Его понимали, поругивали и обожали солдаты – старые гренадеры, сдружившиеся со своим императором и со смертью. На другой день после сражений он вел с ними длинные диалоги, великолепно поясняющие великие события и превращающие историю в эпопею. В его могуществе и величии заключалось нечто простое, резкое и грозное. У него не было, как у императоров Востока, венецианского дожа в качестве кравчего, или, как у германских императоров, герцога Баварии в качестве конюшего, но ему случалось иной раз отправлять под арест короля, командовавшего его кавалерией.

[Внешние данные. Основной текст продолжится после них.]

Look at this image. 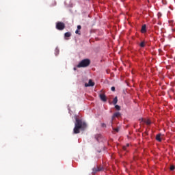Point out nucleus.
<instances>
[{"instance_id": "obj_1", "label": "nucleus", "mask_w": 175, "mask_h": 175, "mask_svg": "<svg viewBox=\"0 0 175 175\" xmlns=\"http://www.w3.org/2000/svg\"><path fill=\"white\" fill-rule=\"evenodd\" d=\"M85 128H87V123H85V122H83L81 119L76 118L73 133L77 135V133L80 132V129H81V131H84Z\"/></svg>"}, {"instance_id": "obj_2", "label": "nucleus", "mask_w": 175, "mask_h": 175, "mask_svg": "<svg viewBox=\"0 0 175 175\" xmlns=\"http://www.w3.org/2000/svg\"><path fill=\"white\" fill-rule=\"evenodd\" d=\"M90 64H91L90 59H84L80 62L77 68H87V66H90Z\"/></svg>"}, {"instance_id": "obj_3", "label": "nucleus", "mask_w": 175, "mask_h": 175, "mask_svg": "<svg viewBox=\"0 0 175 175\" xmlns=\"http://www.w3.org/2000/svg\"><path fill=\"white\" fill-rule=\"evenodd\" d=\"M64 28H65V23H64V22L56 23V29H58V31H64Z\"/></svg>"}, {"instance_id": "obj_4", "label": "nucleus", "mask_w": 175, "mask_h": 175, "mask_svg": "<svg viewBox=\"0 0 175 175\" xmlns=\"http://www.w3.org/2000/svg\"><path fill=\"white\" fill-rule=\"evenodd\" d=\"M116 117L117 118H118V117H121V113L116 112L115 113H113L112 118H111V124H113V121L114 118H116Z\"/></svg>"}, {"instance_id": "obj_5", "label": "nucleus", "mask_w": 175, "mask_h": 175, "mask_svg": "<svg viewBox=\"0 0 175 175\" xmlns=\"http://www.w3.org/2000/svg\"><path fill=\"white\" fill-rule=\"evenodd\" d=\"M95 83L92 81V79H90L88 83H85V87H94Z\"/></svg>"}, {"instance_id": "obj_6", "label": "nucleus", "mask_w": 175, "mask_h": 175, "mask_svg": "<svg viewBox=\"0 0 175 175\" xmlns=\"http://www.w3.org/2000/svg\"><path fill=\"white\" fill-rule=\"evenodd\" d=\"M99 96H100V99L103 102H107V98H106V95H105V94H100Z\"/></svg>"}, {"instance_id": "obj_7", "label": "nucleus", "mask_w": 175, "mask_h": 175, "mask_svg": "<svg viewBox=\"0 0 175 175\" xmlns=\"http://www.w3.org/2000/svg\"><path fill=\"white\" fill-rule=\"evenodd\" d=\"M103 170V167H96L93 168V173H96V172H102Z\"/></svg>"}, {"instance_id": "obj_8", "label": "nucleus", "mask_w": 175, "mask_h": 175, "mask_svg": "<svg viewBox=\"0 0 175 175\" xmlns=\"http://www.w3.org/2000/svg\"><path fill=\"white\" fill-rule=\"evenodd\" d=\"M162 133L157 134L156 135V140L159 142H162Z\"/></svg>"}, {"instance_id": "obj_9", "label": "nucleus", "mask_w": 175, "mask_h": 175, "mask_svg": "<svg viewBox=\"0 0 175 175\" xmlns=\"http://www.w3.org/2000/svg\"><path fill=\"white\" fill-rule=\"evenodd\" d=\"M142 122H144L146 125H151V121L150 120L141 119Z\"/></svg>"}, {"instance_id": "obj_10", "label": "nucleus", "mask_w": 175, "mask_h": 175, "mask_svg": "<svg viewBox=\"0 0 175 175\" xmlns=\"http://www.w3.org/2000/svg\"><path fill=\"white\" fill-rule=\"evenodd\" d=\"M141 32H142V33H146V32H147V29H146V25H144L142 27Z\"/></svg>"}, {"instance_id": "obj_11", "label": "nucleus", "mask_w": 175, "mask_h": 175, "mask_svg": "<svg viewBox=\"0 0 175 175\" xmlns=\"http://www.w3.org/2000/svg\"><path fill=\"white\" fill-rule=\"evenodd\" d=\"M70 36H72V33L70 32H66L64 33L65 38H70Z\"/></svg>"}, {"instance_id": "obj_12", "label": "nucleus", "mask_w": 175, "mask_h": 175, "mask_svg": "<svg viewBox=\"0 0 175 175\" xmlns=\"http://www.w3.org/2000/svg\"><path fill=\"white\" fill-rule=\"evenodd\" d=\"M117 102H118V99L117 98V97H115L113 100V105H117Z\"/></svg>"}, {"instance_id": "obj_13", "label": "nucleus", "mask_w": 175, "mask_h": 175, "mask_svg": "<svg viewBox=\"0 0 175 175\" xmlns=\"http://www.w3.org/2000/svg\"><path fill=\"white\" fill-rule=\"evenodd\" d=\"M140 47H144V46H146V44L144 43V42H142L139 44Z\"/></svg>"}, {"instance_id": "obj_14", "label": "nucleus", "mask_w": 175, "mask_h": 175, "mask_svg": "<svg viewBox=\"0 0 175 175\" xmlns=\"http://www.w3.org/2000/svg\"><path fill=\"white\" fill-rule=\"evenodd\" d=\"M115 109H116V110H121V107L119 105H115Z\"/></svg>"}, {"instance_id": "obj_15", "label": "nucleus", "mask_w": 175, "mask_h": 175, "mask_svg": "<svg viewBox=\"0 0 175 175\" xmlns=\"http://www.w3.org/2000/svg\"><path fill=\"white\" fill-rule=\"evenodd\" d=\"M126 147H129V144H127L126 146H123V150H126Z\"/></svg>"}, {"instance_id": "obj_16", "label": "nucleus", "mask_w": 175, "mask_h": 175, "mask_svg": "<svg viewBox=\"0 0 175 175\" xmlns=\"http://www.w3.org/2000/svg\"><path fill=\"white\" fill-rule=\"evenodd\" d=\"M113 131H115V132H119L120 131V129L118 128H116V129H113Z\"/></svg>"}, {"instance_id": "obj_17", "label": "nucleus", "mask_w": 175, "mask_h": 175, "mask_svg": "<svg viewBox=\"0 0 175 175\" xmlns=\"http://www.w3.org/2000/svg\"><path fill=\"white\" fill-rule=\"evenodd\" d=\"M170 169V170H174V169H175L174 165H171Z\"/></svg>"}, {"instance_id": "obj_18", "label": "nucleus", "mask_w": 175, "mask_h": 175, "mask_svg": "<svg viewBox=\"0 0 175 175\" xmlns=\"http://www.w3.org/2000/svg\"><path fill=\"white\" fill-rule=\"evenodd\" d=\"M111 90L113 91V92L116 91V88L114 86H112L111 88Z\"/></svg>"}, {"instance_id": "obj_19", "label": "nucleus", "mask_w": 175, "mask_h": 175, "mask_svg": "<svg viewBox=\"0 0 175 175\" xmlns=\"http://www.w3.org/2000/svg\"><path fill=\"white\" fill-rule=\"evenodd\" d=\"M101 126H102V128H106V124L102 123Z\"/></svg>"}, {"instance_id": "obj_20", "label": "nucleus", "mask_w": 175, "mask_h": 175, "mask_svg": "<svg viewBox=\"0 0 175 175\" xmlns=\"http://www.w3.org/2000/svg\"><path fill=\"white\" fill-rule=\"evenodd\" d=\"M75 33H77L78 35H81L80 31H79V29L76 30Z\"/></svg>"}, {"instance_id": "obj_21", "label": "nucleus", "mask_w": 175, "mask_h": 175, "mask_svg": "<svg viewBox=\"0 0 175 175\" xmlns=\"http://www.w3.org/2000/svg\"><path fill=\"white\" fill-rule=\"evenodd\" d=\"M77 29H78V30L81 29V25H78V26H77Z\"/></svg>"}, {"instance_id": "obj_22", "label": "nucleus", "mask_w": 175, "mask_h": 175, "mask_svg": "<svg viewBox=\"0 0 175 175\" xmlns=\"http://www.w3.org/2000/svg\"><path fill=\"white\" fill-rule=\"evenodd\" d=\"M74 70H76V68H74Z\"/></svg>"}]
</instances>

В промежутках между двумя войнами он прокладывал каналы и дороги, субсидировал театры, обогащал академии, побуждал к открытиям, закладывал грандиозные памятники или, составляя кодексы в гостиной Тюильри, ссорился с государственными советниками до тех пор, пока ему не удавалось внести в текст закона, на место рутинной процедуры, высшую и простую формулу гения. И, наконец, последний штрих, довершающий, по-моему, причудливые очертания этой великой славы: своими подвигами он так глубоко вошел в историю, что мог сказать и говорил: «Мой предшественник – император Карл Великий»;а своими семейными связями он настолько слился с монархией, что мог говорить и говорил: «Мой дядя – король Людовик XVI»…

Это был удивительный человек. Его удача, господа, превозмогала все. Как я вам только что напомнил, самые знаменитые монархи искали его дружбы; древнейшие королевские династии стремились с ним породниться; знатнейшие дворяне домогались возможности попасть к нему на службу. Все головы, даже самые высокие и гордые, склонялись перед этим челом, на которое рука божья почти зримо возложила две короны: одну из золота, именуемую королевским величием, и другую, сотканную из света, именуемую гением.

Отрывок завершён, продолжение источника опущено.